Activity 1 — Summarize the article on horse slaughter in Oklahoma in two sentences.
Activity 2 — According to the article on horse slaughter in Oklahoma, in what year did the horse slaughter plant in Kaufman, Texas, open?

Passage provided —

=======

NORMAN — Whether Oklahomans support or oppose the slaughter of horses in the state depends upon which polling data you believe.
Results of two polls released over the weekend provide conflicting information.
The SoonerPoll conducted by Bill Shapard indicates that two-thirds, or 66 percent, of Oklahomans object to a horse slaughter facility operating in Oklahoma.
However, another poll conducted by a company named Protect the Harvest of Iowa concludes that only one out of three (36 percent) remains convinced that horses should not be slaughtered in Oklahoma.
The survey indicated that when those being polled were informed that major agricultural groups support a horse processing facility in Oklahoma, nearly two out of three respondents agreed.
Results of that survey are available at The McCarville Report website.
The survey by SoonerPoll.com released Sunday was commissioned by national animal rights groups, including the American Society for the Prevention of Cruelty to Animals.
Currently, no horse slaughter houses are operating in the United States.
Those opposed fear that horses from many other states could end up being sent to Oklahoma for slaughter.
Regardless of what the polls show, both houses of the state legislature have already approved measures to legalize horse slaughtering for the first time in the last 50 years. Legislation is being strongly supported by Republicans and rural Democrats.
Last week, the Senate Agriculture Committee unanimously supported legislation that would allow a horse slaughter facility. The Republicans are counting on support from Republican Gov. Mary Fallin.
In Texas, a horse slaughter facility operated in the small town of Kaufman for several years. The plant was opened in 1986. In August 2005, the Kaufman City Council voted unanimously to enforce violations and shut the plant down, due to environmental concerns such as improper handling of sewage.
Concern in the Cleveland and McClain county areas grew when it was discovered that an application for such a facility to be located in the small town of Washington had been filed with federal authorities. However, it appears that no action has been taken on the application filed in July with federal authorities, whose approval is necessary.

=======

Stored data:
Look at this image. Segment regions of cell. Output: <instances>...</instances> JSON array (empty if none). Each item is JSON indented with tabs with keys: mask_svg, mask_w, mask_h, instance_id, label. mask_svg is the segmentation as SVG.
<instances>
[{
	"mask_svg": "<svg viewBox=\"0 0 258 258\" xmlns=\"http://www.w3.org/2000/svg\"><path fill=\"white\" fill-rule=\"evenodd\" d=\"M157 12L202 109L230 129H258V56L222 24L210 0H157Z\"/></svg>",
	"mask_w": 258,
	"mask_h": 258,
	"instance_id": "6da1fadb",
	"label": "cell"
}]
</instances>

=======

Response 1 — Two polls released over the weekend gave conflicting results: a SoonerPoll found that 66 percent of Oklahomans object to a horse slaughter facility operating in the state, while a poll by Protect the Harvest of Iowa found that only 36 percent remain convinced that horses should not be slaughtered in Oklahoma. Regardless of the polls, both houses of the state legislature have already approved measures to legalize horse slaughtering for the first time in the last 50 years.

Response 2 — It opened in 1986.